Rucio Development Meeting

3196/R-023 (CERN)



Show room on map
Martin Barisits (CERN)
    • 3:00 PM 3:10 PM
      News 10m
      • Meeting format
        • Protected material
        • Pre-Filling of minutes and topics to discuss
      • Meeting room
        • ATLAS P1 for 2018
        • 2019 meeting room closer to main building
      • New Rucio project logo
        • Will be integrated in the website
        • Please use this one for presentations etc.
      • 2nd Rucio community workshop
        • Call for Hosting until Oct 19
      • Interest for a Rucio Coding camp in December 2018?
        • 2 days at CERN
        • Pre-select some specific developments and use two focused days to work on these
    • 3:10 PM 3:30 PM
      News from the experiments 20m
      • CMS developers at DUNE workshop at the moment
        • Currently working on Kubernetes setup
      • DUNE workshop in Edinburgh - Cedric attended
        • Possible manpower to do some development in Rucio, possible objectstores;
        • Data Management session 
          • Cedric showed slides
          • Tape management different - More similar to STAGING area
      • Ian at RAL migrating to PostgreSQL
        • Migration recipe - Should put it on ReadTheDocs
      • Oracle schema from ATLAS DBA
        • Iterating through it to get it in sync with github/schema.sql
      • News on CMS intance
        • Everything setup on Kubernetes cluster except authentication
        • No certificate to move data around
      • LIGO / IceCube installation
        • Making progress: Moving files between RSEs
    • 3:30 PM 3:50 PM
      Hot topics 20m
      • Hanging Judge evaluator
        • Recently there was an issue of a hanging judge evaluator which lead to some unwanted replica deletion
        • As the application of replication rules (replica locks) to files is done asynchronously for performance reasons, a specific workflow lead to the deletion of replicas which should not have been deleted
          • 1: File1 with Replica1gets added to Dataset(which has a rule for RSEA)
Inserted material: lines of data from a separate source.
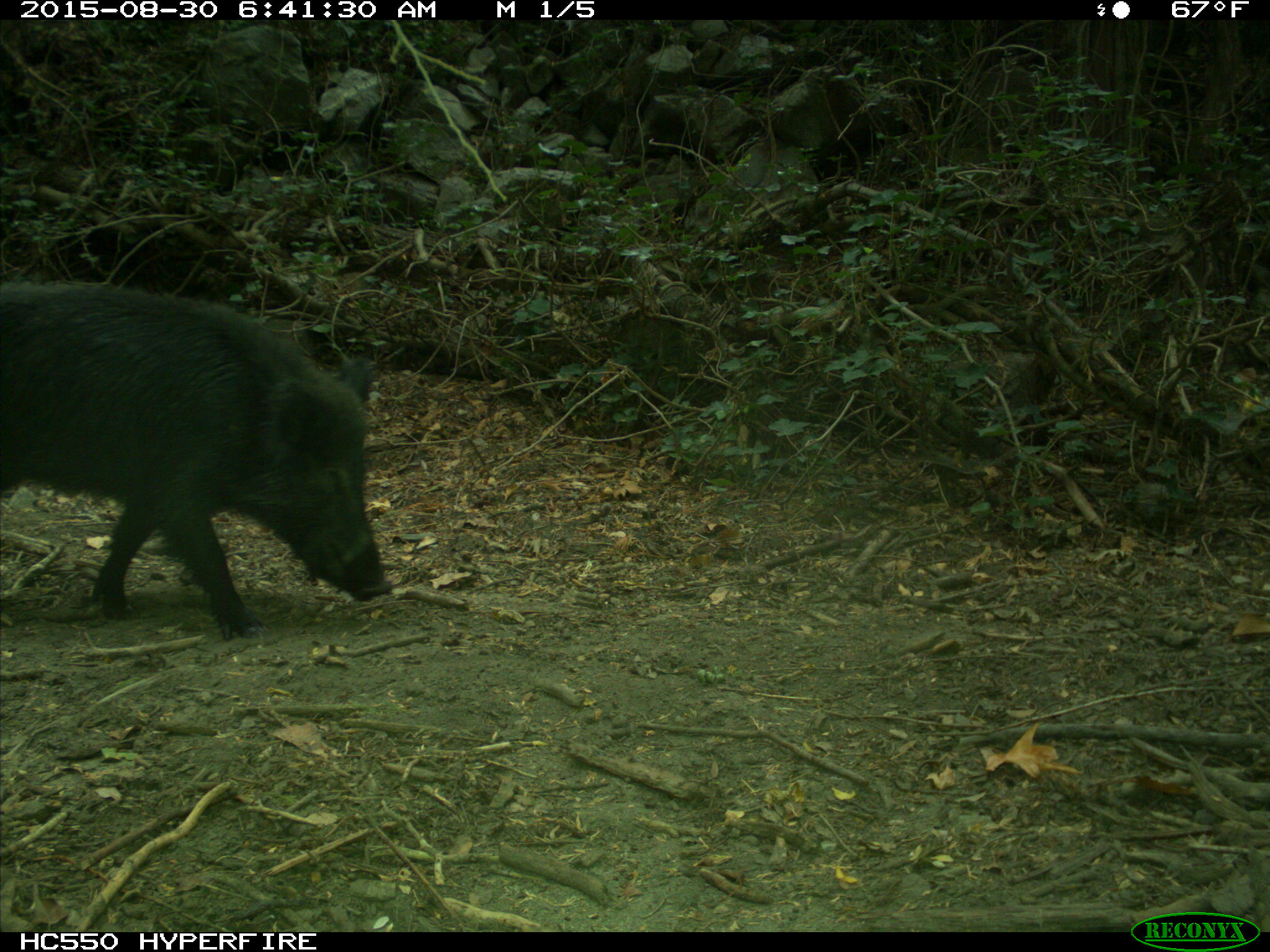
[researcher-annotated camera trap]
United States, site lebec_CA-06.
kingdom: Animalia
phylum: Chordata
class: Mammalia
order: Artiodactyla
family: Suidae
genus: Sus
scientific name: Sus scrofa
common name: wild boar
Sus scrofa (wild boar).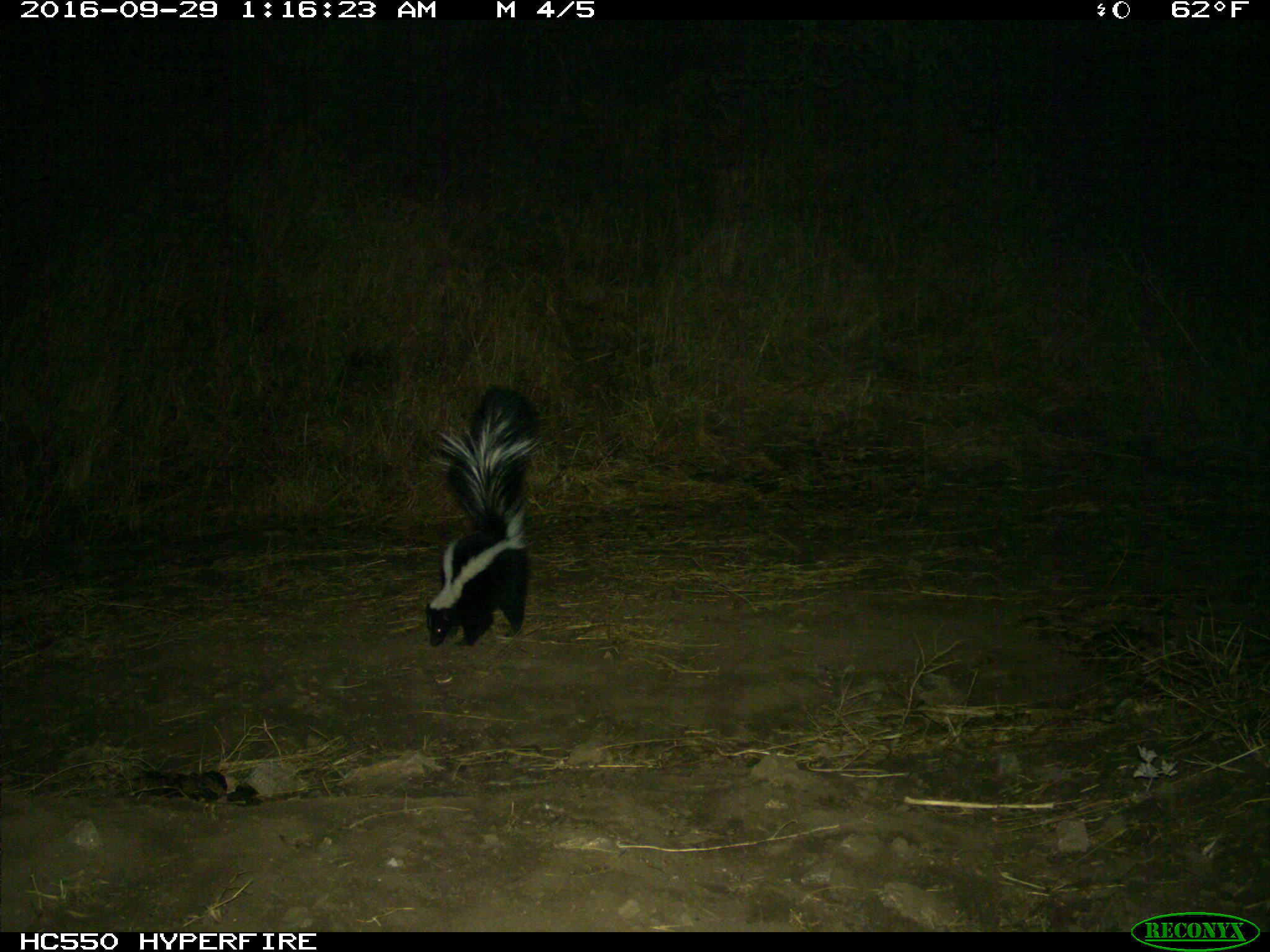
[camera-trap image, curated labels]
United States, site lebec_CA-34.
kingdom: Animalia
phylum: Chordata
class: Mammalia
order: Carnivora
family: Mephitidae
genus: Mephitis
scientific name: Mephitis mephitis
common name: striped skunk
          • 2: Datasetgets deleted --> Rule gets removed --> Replica1gets a tombstone
          • 3: File1 gets added to DatasetY (which has a rule)
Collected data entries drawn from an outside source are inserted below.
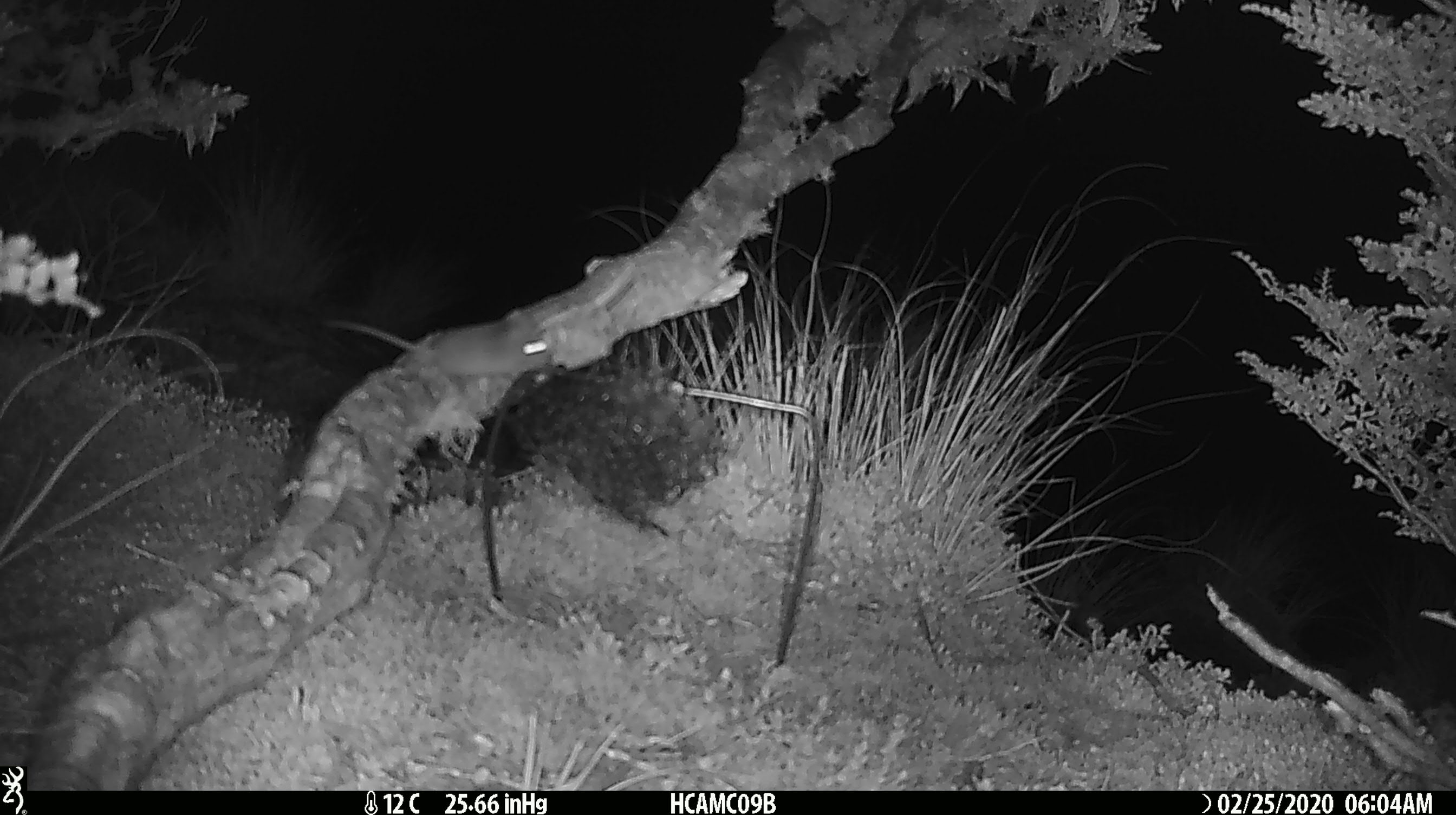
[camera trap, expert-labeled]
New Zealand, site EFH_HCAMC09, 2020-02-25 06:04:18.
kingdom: Animalia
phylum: Chordata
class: Mammalia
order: Rodentia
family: Muridae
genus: Mus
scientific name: Mus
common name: mouse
Mouse (Mus).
            • As the Judge evaluator was hanging, Replica1never got the tombstone removed
          • 4: As RSEA is full, Replica1A gets deleted within 3-4 hours
        • This was the first time the evaluator was hanging since 2014
        • The workflow was adapted to not remove DatasetX immediately, but give it an expiration of 6h
        • Discuss if #1578 should be implemented, which would prevent the reaper from deleting data if it detects a backlog in the evaluator
          • --> Go ahead with the check
    • 3:50 PM 4:20 PM
      Developers roundtable 30m
      • Custom configuration / policy / permission files #533
        • Currently part of the repository & package
        • Should be removed from main repository and made simple for users to add
        • Load the module or path in the configuration (Can be path or module)
      • Protection of sources by the reaper #1637
        • Currently the reaper is potentially over-protective of source replicas
        • Changes possible/necessary
          • If 1 source, do not allow deletion
          • If 2 sources or more, always keep the alphabetically first one
            • Issue for alphabetical selection?
              • Should not be, as replica becomes eligible after transfer finished
      • Python 3 plan #1505 and #67
        • Via pyline --p3k
        • Hannes will prepare a script
      • Rucio sometimes returns a 404 for a list-replicas call, even if the file exists #1568
        • Rerun arcls against integration service and try to find out based on the logfile
      • Message payload #48
        • Add new column (CLOB) and only write messages in there
          • Only context switch when the non-clob column is empty
      • ZIP Files #1091
        • Open ticket for list_replica inconsistencies
      • Conveyor-consumer wrong handling of multi source jobs #704
        • In preparation
      • Kubernetes
        • traefik released now, needs to be integrated at CERN
        • For WebUI minimal work, for authentication server more complex
      • Database full for DOMA instance
        • message_history, rules_hist_recent, requests_history
      • Nagios probes #1638
        • Need to evaluate what we want to use instead nagios?
        • Should be a separate repository for probes (maybe a common one)
        • Also probes which create network metrics
    • 4:20 PM 4:30 PM
      AOB 10m
      • Development meeting schedule for 2018
        • Development meeting every week except
          • 15. Nov 2018 - SC'18
          • 13. Dec 2018 - ATLAS Software & Computing week
            • Maybe CMS people can join ATLAS DDM Session?
          • 20. Dec 2018 - pre CERN-closure ???
            • People might be on vacation already - will check closer in time
          • 27. Dec 2018 - CERN closure
        • Any CMS constraints?
          • Computing week in 2 weeks, but CMS guys would like to join Rucio Dev Meeting in person
        • First meeting in 2019: 10. Jan 2019
      • Dev meeting on the 25. Oct 2018:
        • Rucio 1.19.0 "Fantastic Donkey" release planning